His or Mine?
The definition of insanity is telling people that the definition of insanity is "doing the same thing over and over again and expecting different results."
It isn't.
My teeth dig into a leather armrest, fidgetting nervously, obsessively picking at my own hands because its new and it'll keep Dr. Monde interested and excited. I've never hinted at having any form of anxiety before, but its his favorite explanation for why I attacked Richard with the remote control two months ago when he wouldn't stop trying to suck on my fingers. I like to do little things for him.
"What does the inside of my mouth taste like?" I rasp it out before a fit of wild thrashing, making sure to convulse enough to seem compulsive but not too close to an actual seizure. I briefly wonder if that's actually a good question.

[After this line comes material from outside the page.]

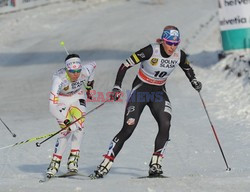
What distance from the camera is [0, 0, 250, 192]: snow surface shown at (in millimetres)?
10148

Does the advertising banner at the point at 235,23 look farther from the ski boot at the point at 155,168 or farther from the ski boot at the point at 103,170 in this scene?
the ski boot at the point at 103,170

He remains impassive, waiting for the fit to pass even after I throw a squishy, stress ball past him to rebound off the wall and *snap* against the back of his head. He takes it all in stride, the picture of calm, but frantically scribbling notes on my every move. He is in love with me, but not the person in front of him. Over the weeks I've provided him with groundbreaking data for a thesis that will be famous and entirely contradicted in week. He assures me he is alright when I reign myself in.

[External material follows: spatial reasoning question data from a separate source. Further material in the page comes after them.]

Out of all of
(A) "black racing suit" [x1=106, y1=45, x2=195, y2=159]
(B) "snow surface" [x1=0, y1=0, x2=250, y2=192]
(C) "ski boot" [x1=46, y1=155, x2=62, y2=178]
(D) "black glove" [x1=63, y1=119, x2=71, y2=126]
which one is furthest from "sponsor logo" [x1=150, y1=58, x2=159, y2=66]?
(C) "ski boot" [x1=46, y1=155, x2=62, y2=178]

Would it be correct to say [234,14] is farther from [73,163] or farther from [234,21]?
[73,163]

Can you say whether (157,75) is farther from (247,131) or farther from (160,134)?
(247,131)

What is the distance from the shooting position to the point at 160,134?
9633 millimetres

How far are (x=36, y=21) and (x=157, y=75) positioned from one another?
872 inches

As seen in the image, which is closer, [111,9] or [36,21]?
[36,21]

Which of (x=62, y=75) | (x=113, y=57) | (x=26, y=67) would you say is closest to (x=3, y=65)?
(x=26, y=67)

He thinks himself my first. Asking question after question as he imagines I have no history before him, not one that matters really. He's made one up for me to suit himself. He guesses I am homeless. I am unloved. I am abused. he is gracious. He is sharp. he will understand me and develop a bond, put me back together or be the manager of my madness. He is a hero, explaining away a private wonder for disgusted onlookers in white coats. Better than the men who wear blue, they're too smart to love me as the doctor does, far too smart to believe the tears as the intellectual pieces together for me an alternate reality where I am the urchin he desires.

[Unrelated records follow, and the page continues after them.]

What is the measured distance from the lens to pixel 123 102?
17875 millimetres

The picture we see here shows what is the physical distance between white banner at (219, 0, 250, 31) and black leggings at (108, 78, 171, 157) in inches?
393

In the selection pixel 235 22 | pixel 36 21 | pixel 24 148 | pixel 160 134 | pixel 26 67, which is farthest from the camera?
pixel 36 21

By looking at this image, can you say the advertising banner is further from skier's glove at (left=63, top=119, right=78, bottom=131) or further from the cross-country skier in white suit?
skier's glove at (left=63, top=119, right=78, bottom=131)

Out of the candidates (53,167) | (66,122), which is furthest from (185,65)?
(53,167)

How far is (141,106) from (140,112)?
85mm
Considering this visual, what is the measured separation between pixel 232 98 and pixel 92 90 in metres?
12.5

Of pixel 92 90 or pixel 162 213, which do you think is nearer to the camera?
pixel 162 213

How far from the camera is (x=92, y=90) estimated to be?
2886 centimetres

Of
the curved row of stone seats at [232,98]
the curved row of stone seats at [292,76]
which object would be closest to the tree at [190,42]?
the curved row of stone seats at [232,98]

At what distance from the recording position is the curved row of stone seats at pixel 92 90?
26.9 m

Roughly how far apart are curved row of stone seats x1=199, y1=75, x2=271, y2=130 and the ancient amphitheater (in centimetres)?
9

He imagines he's taking care of me, helping me, saving me from the life in the alleys with its sharp edges and screams. he is saving me from not just the noose, but the imaginary boggart in my head that clearly must have transformed me into someone else, someone meant to be here before him more than the person he sees through his rosy glasses. His smile brags that he can box it in when the whole point is that it is uncontained. It is to be uncontainable. I can't really go to pieces and come back because falling apart means being irreperable or else I couldn't possibly of truly been really gone in the first place. If I could come back then "I" was just overshadowed by the mania but still somehow intact this whole time, that's called denial not insanity.
And yet Dr. Monde persists. If am a lucky I will be free in a years time and when I am I will visit Dr. Monde to see how well he recognizes me without restraints.